Again the time passed slowly by, and he was left to ponder over the critical nature of the situation as revealed by the luckless Baron's intelligence. Clearly he must escape to-night, at all hazards.
“What's that? My rope?” he wondered.
But it was only the arrival of his dinner, brought as before upon a tray and set just within the door, as though they feared for the bearer's life should he venture within reach of this desperate adventurer from Uruguay.
“A very large dish for a very small appetite,” he thought, as he bore his meal over to the bed and drew his chair up before it.
It looked indeed as though a roasted goose must be beneath the cover. He raised it, and there, behold! lay a large coil of excellent new rope. The Count chuckled.
“Commend me to the heart and the wit of women! What man would ever have provided so dainty a dish as this? Unless, indeed” (he had the breadth of mind to add) “it happened to be a charming adventuress who was in trouble.”

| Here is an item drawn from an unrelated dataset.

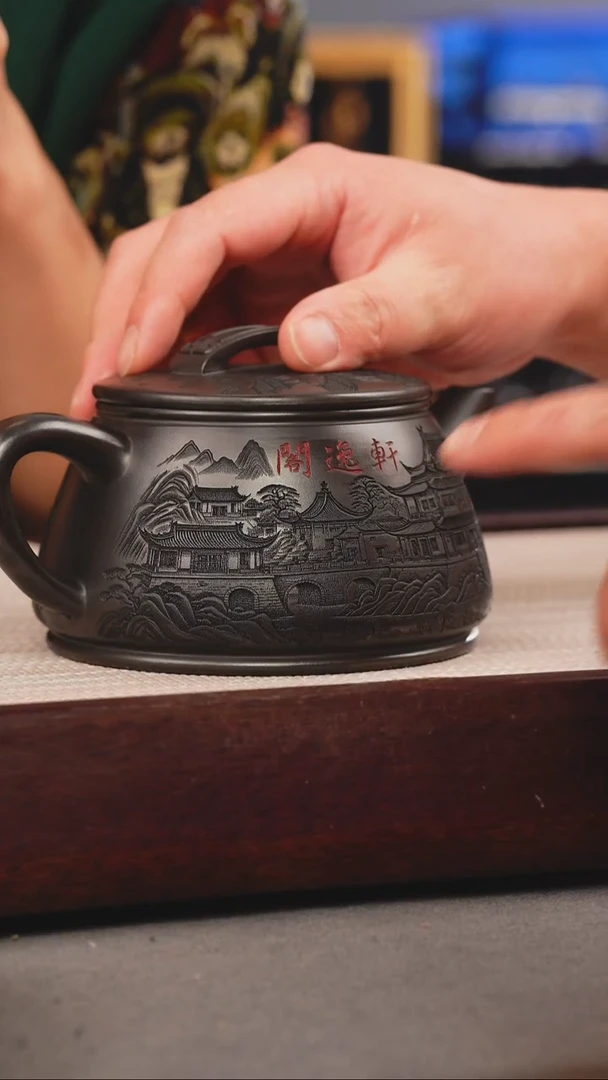 茶壶紫砂石黄 剑流石瓢 刻绘
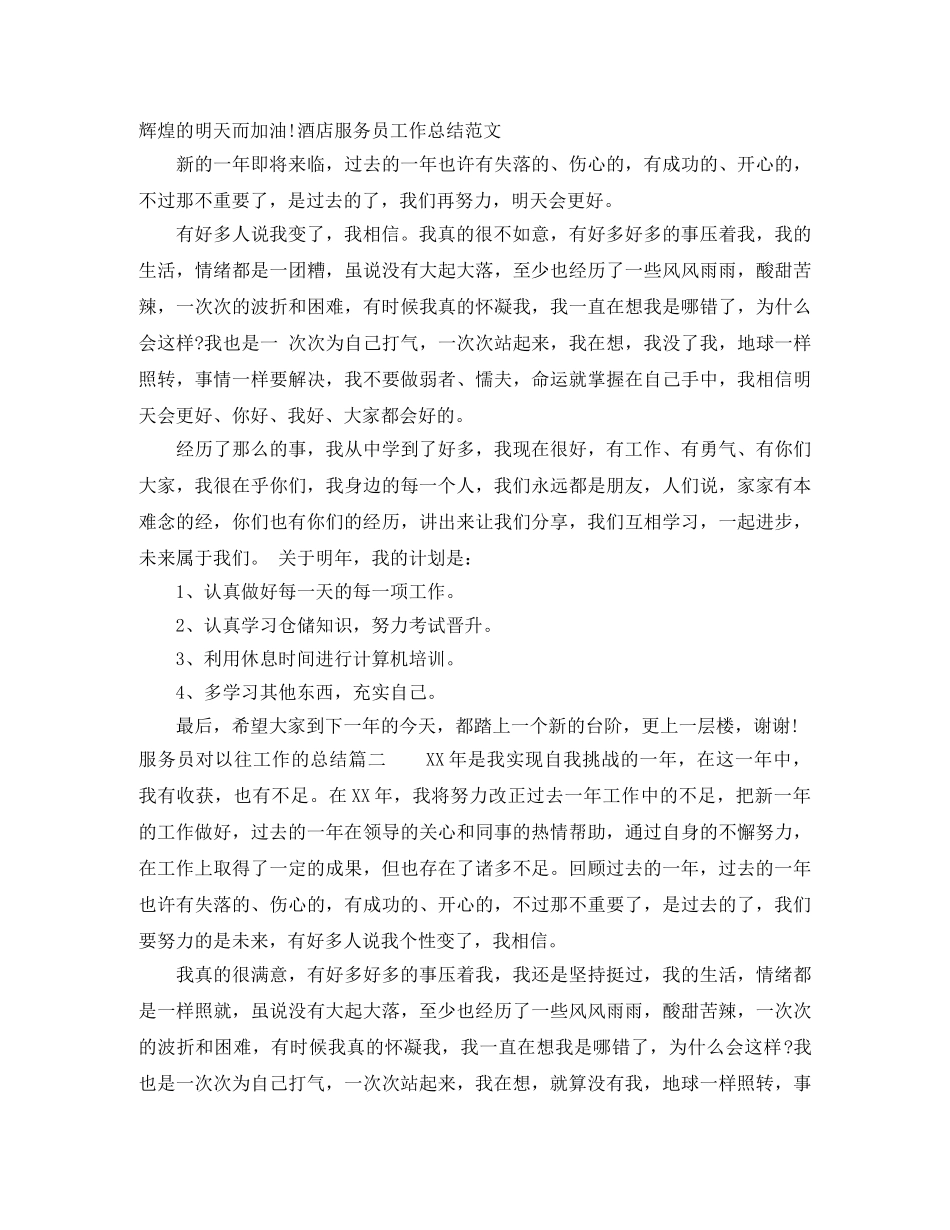 服务员对以往工作的总结报告 _第2页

Drinking the half pint of moderate claret which they had allowed him to the happiness and prosperity of all true-hearted women, he could not help regretting that his imprisoned confederate should be so unlikely to enjoy similar good fortune.
“He went too far with those two dear girls. A woman deceived as he has deceived them will never forgive him. They'd stand sentry at his cell-door sooner than let the poor Baron escape,” he reflected commiserately, and sighed to think of the disastrous effect this mishap might have both upon his friend's diplomatic career and domestic felicity.
While waiting for the dusk to deepen, and endeavoring to console himself for the lack of cigars with the poor remedy of cigarettes, he employed his time profitably in tying a series of double knots upon the line of rope. Then at last, when he could see the stars bright above the trees and hear no sound in the house, he pulled his bed softly to the open window, and to it fastened one end of his rope securely. The other he quietly let drop, and losing not an instant followed it hand under hand, murmuring anathemas on the rough wall that so scraped his evening trousers.
On tiptoe he stole to the door through which the bicycle had gone. It yielded to a push, and once inside he ventured to strike a match.
“By Gad! I've a choice of half a dozen,” he exclaimed.
It need scarcely be said that he selected the best; and after slitting with his pocket-knife the tires of all the others, he mounted and pedalled quietly down the drive. The lodge gates stood open; the road, a trifle muddy but clear of all traffic, stretched visible for a long way in the starlight; the breeze blew fair behind him.
“May Providence guide me to the station,” he prayed, and rode off into the night.